** CONSIGNE **
Dans le fil sur le chargeur d'iPod nano, reprenez tout le passage depuis « Pourquoi ne pas » jusqu'à « (seul l'USB fonctionne) » en changeant « iPod Touch » en « iPod nano ».

# Problème Chargeur iPod Nano



## deltachrome09 (26 Décembre 2008)

Bonjour, 
J'ai eu pour Noël un iPod nano 4G 8Go violet, et en l'ouvrant je me suis rendue compte que le cable usb servant à relier l'ordianteur à l'ipod avait changé  notamment le cable pour l'ipod (pas l'usb) et je voulais savoir si en dépit de la modification de ce cable, je pouvais me servir du chargeur apple pour ipod nano quand même ( ce chargeur je m'en servais pour mon ipod nano 2G 2Go)  ???? De plus est-ce que le cable fourni avec le chargeur nano qui est sembmable à celui d'un ipod 2G est utilisable pour un nouvel ipod 4G ???
Voilà en espèrant que vous  pourriez m'aider !
Merci d'avance !

_*Deltachrome09*_


----------



## DeepDark (26 Décembre 2008)

Pourquoi ne pas tester tout simplement?

Mais pour info, la recharge et la synchronisation avec un câble FireWire ne fonctionne pas sur le nouvel iPod Touch (seul l'USB fonctionne)


----------



## deltachrome09 (27 Décembre 2008)

Excusez-moi de mon ignorance mais qu'est ce que un câble firewire ??? 

_*Deltachrome09*_


----------



## DeepDark (27 Décembre 2008)

deltachrome09 a dit:


> Excusez-moi de mon ignorance mais qu'est ce que un câble firewire ???
> 
> _*Deltachrome09*_


USB : 
	

	
	
		
		

		
			





Firewire : 
	

	
	
		
		

		
		
	


	






Tu as deux câbles si j'ai bien compris. De quel type sont-ils?

Et le chargeur iPod? FireWire ou USB?


----------



## deltachrome09 (28 Décembre 2008)

Mon chargeur est avec l'usb ! Quant à mes 2 cables ce sont ceux qui sont livrés avec l'ipod nano ( j'en ai deux car j'ai un ipod nano 2G et un ipod nano 4G) mais le probleme c'est que la cable de l'ipod 2G est different de celui de la 4G et je voulais savoir si en depit de la difference entre les deux cable , le nouveau cable de l'ipod 4G était compatible avec mon chargeur ipod que j'ai acheté il y a 2 ans !!!
Merci pour votre aide !!!

_*Deltachrome09*_


----------



## DeepDark (28 Décembre 2008)

deltachrome09 a dit:


> Mon chargeur est avec l'usb ! Quant à mes 2 cables ce sont ceux qui sont livrés avec l'ipod nano ( j'en ai deux car j'ai un ipod nano 2G et un ipod nano 4G) mais le probleme c'est que la cable de l'ipod 2G est different de celui de la 4G et je voulais savoir si en depit de la difference entre les deux cable , le nouveau cable de l'ipod 4G était compatible avec mon chargeur ipod que j'ai acheté il y a 2 ans !!!
> Merci pour votre aide !!!
> 
> _*Deltachrome09*_


Oui normalement c'est bon 

De toute façon tu verras bien si ça marche ou pas


----------

** ENTRÉES FOURNIES **
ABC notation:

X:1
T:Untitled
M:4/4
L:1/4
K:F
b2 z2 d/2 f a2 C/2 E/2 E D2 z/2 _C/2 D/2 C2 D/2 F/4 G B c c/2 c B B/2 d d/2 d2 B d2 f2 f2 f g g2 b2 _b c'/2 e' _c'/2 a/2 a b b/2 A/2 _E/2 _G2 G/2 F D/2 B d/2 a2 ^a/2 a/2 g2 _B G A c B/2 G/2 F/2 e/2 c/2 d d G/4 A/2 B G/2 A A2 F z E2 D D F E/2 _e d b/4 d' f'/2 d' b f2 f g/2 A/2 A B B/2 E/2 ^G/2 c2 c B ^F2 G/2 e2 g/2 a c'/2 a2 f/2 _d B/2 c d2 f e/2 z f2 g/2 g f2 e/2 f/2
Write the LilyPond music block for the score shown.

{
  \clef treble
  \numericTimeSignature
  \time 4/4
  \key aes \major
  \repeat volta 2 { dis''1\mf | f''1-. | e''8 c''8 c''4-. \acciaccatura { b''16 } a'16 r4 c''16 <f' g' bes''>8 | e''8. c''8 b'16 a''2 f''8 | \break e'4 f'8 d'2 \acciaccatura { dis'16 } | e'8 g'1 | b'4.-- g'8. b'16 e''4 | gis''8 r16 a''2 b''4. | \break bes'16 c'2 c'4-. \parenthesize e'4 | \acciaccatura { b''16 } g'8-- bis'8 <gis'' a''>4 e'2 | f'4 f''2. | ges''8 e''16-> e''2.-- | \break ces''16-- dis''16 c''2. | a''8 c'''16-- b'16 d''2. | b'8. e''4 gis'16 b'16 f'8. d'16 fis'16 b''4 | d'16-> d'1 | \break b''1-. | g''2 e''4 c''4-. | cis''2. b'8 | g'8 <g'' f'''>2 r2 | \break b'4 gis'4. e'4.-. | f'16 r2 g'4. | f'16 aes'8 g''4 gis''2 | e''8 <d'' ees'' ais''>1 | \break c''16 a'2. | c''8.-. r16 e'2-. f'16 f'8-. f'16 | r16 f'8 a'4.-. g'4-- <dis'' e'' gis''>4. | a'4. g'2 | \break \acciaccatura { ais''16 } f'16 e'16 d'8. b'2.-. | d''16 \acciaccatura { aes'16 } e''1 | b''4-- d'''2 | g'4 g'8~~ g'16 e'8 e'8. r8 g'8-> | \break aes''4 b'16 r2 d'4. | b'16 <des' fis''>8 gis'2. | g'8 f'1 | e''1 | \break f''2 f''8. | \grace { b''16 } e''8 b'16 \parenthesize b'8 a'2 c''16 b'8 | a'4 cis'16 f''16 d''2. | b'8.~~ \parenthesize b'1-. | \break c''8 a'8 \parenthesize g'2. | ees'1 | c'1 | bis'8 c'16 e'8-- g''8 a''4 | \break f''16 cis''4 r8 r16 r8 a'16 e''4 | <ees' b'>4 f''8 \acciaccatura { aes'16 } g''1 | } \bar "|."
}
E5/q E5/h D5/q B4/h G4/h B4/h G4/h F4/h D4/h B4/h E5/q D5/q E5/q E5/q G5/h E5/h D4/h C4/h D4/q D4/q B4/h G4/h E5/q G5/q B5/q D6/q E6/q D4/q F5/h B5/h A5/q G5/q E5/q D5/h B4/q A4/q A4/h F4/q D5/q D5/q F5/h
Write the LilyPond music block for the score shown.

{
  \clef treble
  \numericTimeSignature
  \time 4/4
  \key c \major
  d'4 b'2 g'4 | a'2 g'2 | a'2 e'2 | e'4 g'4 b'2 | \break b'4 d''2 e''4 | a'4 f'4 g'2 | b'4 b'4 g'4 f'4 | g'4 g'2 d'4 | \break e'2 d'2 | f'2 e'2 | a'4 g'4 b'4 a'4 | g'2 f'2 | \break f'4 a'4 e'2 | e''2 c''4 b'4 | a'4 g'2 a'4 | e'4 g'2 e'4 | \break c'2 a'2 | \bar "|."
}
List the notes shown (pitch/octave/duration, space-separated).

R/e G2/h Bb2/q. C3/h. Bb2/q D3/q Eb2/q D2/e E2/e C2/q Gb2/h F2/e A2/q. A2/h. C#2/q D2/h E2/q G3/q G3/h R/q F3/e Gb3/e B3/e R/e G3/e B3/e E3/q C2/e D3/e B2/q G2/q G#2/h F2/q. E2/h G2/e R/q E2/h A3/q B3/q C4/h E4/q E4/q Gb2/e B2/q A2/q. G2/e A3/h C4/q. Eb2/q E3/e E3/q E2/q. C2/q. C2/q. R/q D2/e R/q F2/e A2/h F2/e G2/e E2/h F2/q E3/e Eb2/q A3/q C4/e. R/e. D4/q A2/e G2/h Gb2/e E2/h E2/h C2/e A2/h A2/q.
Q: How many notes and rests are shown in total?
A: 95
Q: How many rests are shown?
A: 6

** RÉPONSE ATTENDUE **
Pourquoi ne pas tester tout simplement?

Mais pour info, la recharge et la synchronisation avec un câble FireWire ne fonctionne pas sur le nouvel iPod nano (seul l'USB fonctionne)